Elon Musk has secured $46.5bn in financing for a potential hostile takeover of Twitter, with Musk contributing $21bn of his funds as part of the deal.
Elon Musk has managed to obtain $46.5bn to fund the potential hostile takeover of Twitter.
Elon Musk is also obtaining an additional $12.5bn for the offer through a margin loan secured against his shares in Tesla, the electric carmaker he leads as CEO.
Morgan Stanley, a major investment bank in the United States, is spearheading a group of financial institutions that will provide $13bn in debt financing.
The agreements were detailed in a filing with the US SEC on Thursday. The agreement stated that the world’s wealthiest man was “exploring whether to commence a tender offer” for the Twitter shares he did not own.
Elon Musk already owns 9.2 % of Twitter and just announced a $54.20-per-share offer last week.
A tender offer is considered a hostile bid since it avoids the company’s board of directors, which would normally suggest an offer to shareholders in a traditional takeover situation.
Instead, Twitter’s board members have taken steps to prevent Elon Musk from expanding his stake in the company without its approval.
Last week, Twitter filed a so-called poison pill defence against Elon Musk’s bid, aiming at preventing him from owning more than 15% of the company.
If anyone tries to buy more than 15% of Twitter without the board’s approval, the method, which is often used by company boards as a barrier against unwanted approaches, will allow existing investors to buy shares at a steep discount. This would diminish an undesired bidder’s equity and would be a severe roadblock to any non-board-approved bid.

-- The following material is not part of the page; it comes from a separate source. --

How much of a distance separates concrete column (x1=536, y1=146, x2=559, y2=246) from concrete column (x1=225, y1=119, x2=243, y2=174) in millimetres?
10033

Shareholders who support Elon Musk’s strategy, on the other hand, may force the board to abandon the poison pill strategy.
Elon Musk, who has over 82m Twitter followers and is a frequent user of the network, where he hinted during the weekend that a compassionate approach was being considered.
🎶 Love Me Tender 🎶
— Elon Musk (@elonmusk) April 16, 2022
Apart from publicising the poison pill action, Twitter has yet to respond formally to Musk’s $43bn deal.
Twitter said on Thursday, “We are in receipt of the updated, non-binding proposal from Elon Musk, which provides additional information regarding the original proposal and new information on potential financing.”
“As previously announced and communicated to Mr Musk directly, the board is committed to conducting a careful, comprehensive and deliberate review to determine the course of action that it believes is in the best interest of the company and all Twitter stockholders.”
Elon Musk has stated that the microblogging service does not give users complete freedom. In a letter to the board last week, he said Twitter was “the platform for free speech around the world,” but that it couldn’t meet this “societal imperative” in its current form and “needs to be transformed as a private company.”
Elon Musk had hinted at some changes he would make to the firm before announcing his takeover offer, including the addition of an edit button for tweets.
And authenticate all real humans
— Elon Musk (@elonmusk) April 21, 2022
As Tesla met share price and financial growth milestones in its earnings on Wednesday night, Musk, who is already worth an estimated $249 billion, is in line for the bonus share payout.